TUBERCULOUS PERITONITIS
Tuberculous (TB) peritonitis is a rare complication of peritoneal dialysis
(see Vas, PDI, 1994). It should be considered in patients with peritonitis,
who are not responding to appropriate antibiotic treatment, whether it
is a culture-negative peritonitis or proven bacterial peritonitis. In
general, TB peritonitis is due to reactivation of a latent peritoneal
focus rather than a primary infection through the catheter. Most of the
patients present with fever and abdominal pain. Peritoneal fluid
differential leukocyte count, gallium scanning, and other methods of
imaging are not usually helpful in diagnosis of this entity. Smears of the
peritoneal effluent often fail to reveal acid-fast bacilli and thus,
diagnosis must rely on TB cultures. Since peritoneal fluid culture for
acid-fast organisms usually takes six weeks, the diagnosis is frequently
delayed in the majority of patients. In order to make an earlier diagnosis
in patients not responding to therapy, invasive procedures such as
exploratory laparotomy or laparoscopy with biopsy of the peritoneum
or omentum should be considered. Detection of microbacterial
deoxyribonucleic acid (DNA) amplified by polymerase chain reaction
techniques from peritoneal effluent holds the greatest promise for rapid
detection of TB. No data exist for the optimal choice and duration of
chemotherapy of TB peritonitis. Based on the usual conservative approach
to extrapulmonary tuberculosis, most reported cases have been treated with
three drugs (isoniazid 300 mg po q.d., rifampicin 600 mg po q.d., and
pyrazinamide 1.5 g po q.d.) usually for 12 months (Table 1). Since
streptomycin, even in reduced doses, may cause ototoxicity after prolonged
use, it should not be administered in the end-stage renal disease patient.

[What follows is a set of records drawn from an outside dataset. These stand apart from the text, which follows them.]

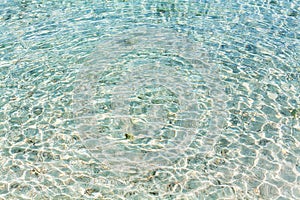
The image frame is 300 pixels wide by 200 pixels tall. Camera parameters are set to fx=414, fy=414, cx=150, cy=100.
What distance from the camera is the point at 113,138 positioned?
4352mm

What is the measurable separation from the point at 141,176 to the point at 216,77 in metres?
1.89

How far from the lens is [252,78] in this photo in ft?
16.9

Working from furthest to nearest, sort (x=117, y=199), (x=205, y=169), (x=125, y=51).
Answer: (x=125, y=51) → (x=205, y=169) → (x=117, y=199)

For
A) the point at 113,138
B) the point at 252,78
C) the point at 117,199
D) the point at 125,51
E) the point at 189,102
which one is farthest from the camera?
the point at 125,51

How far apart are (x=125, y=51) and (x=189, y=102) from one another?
1412 mm

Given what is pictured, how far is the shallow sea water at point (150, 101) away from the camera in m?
3.83

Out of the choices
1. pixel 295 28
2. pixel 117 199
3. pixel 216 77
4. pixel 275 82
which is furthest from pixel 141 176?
pixel 295 28

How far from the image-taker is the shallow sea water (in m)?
3.83

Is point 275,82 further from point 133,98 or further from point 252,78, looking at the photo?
point 133,98

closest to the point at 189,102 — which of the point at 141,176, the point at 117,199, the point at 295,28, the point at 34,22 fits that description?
the point at 141,176

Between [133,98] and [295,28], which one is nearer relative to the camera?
[133,98]

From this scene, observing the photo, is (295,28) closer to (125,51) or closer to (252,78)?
(252,78)

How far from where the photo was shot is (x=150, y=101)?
190 inches

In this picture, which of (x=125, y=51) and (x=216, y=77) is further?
(x=125, y=51)
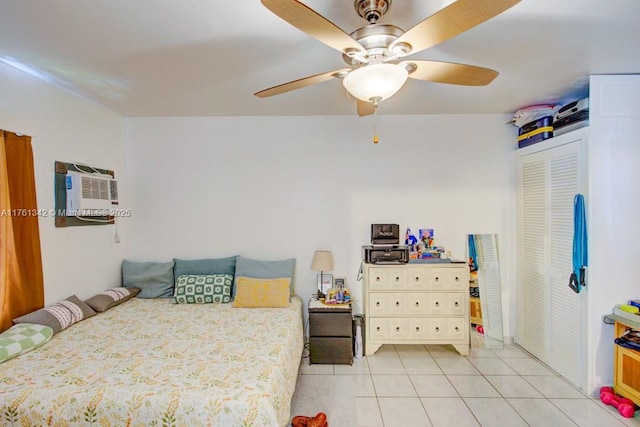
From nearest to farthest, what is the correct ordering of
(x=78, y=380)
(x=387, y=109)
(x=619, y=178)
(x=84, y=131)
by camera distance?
(x=78, y=380), (x=619, y=178), (x=84, y=131), (x=387, y=109)

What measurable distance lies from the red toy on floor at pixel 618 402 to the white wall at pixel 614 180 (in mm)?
459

Similarly, ethambutol, because of the high risk of optic neuritis, is not
recommended.
Catheter removal appears not to be mandatory in all cases, provided prompt
diagnosis and chemotherapy are carried out. Long-term ultrafiltration
failure may develop as a late complication after TB peritonitis if
peritoneal dialysis is continued during chemotherapy. It occurs most
frequently in patients in whom antituberculous therapy has been delayed
for more than five weeks after apparent onset of TB peritonitis. Thus,
early diagnosis and chemotherapy for this unusual infection are crucial.
PROPHYLACTIC ANTIBIOTIC USE
Extended Use of Prophylactic Antibiotics: Prophylactic use of antibiotics
does not prevent peritonitis. This has been shown for penicillins and the
sulfamethoxazole trimethoprim combinations. In patients with chronic
exit-site infections, there are no data to show whether long-term
antibiotic therapy for chronic exit-site infections decreases peritonitis
risk. However, the regular use of intranasal mupirocin for nasal carriage
has a definitive advantage in decreasing S. aureus exit-site infections.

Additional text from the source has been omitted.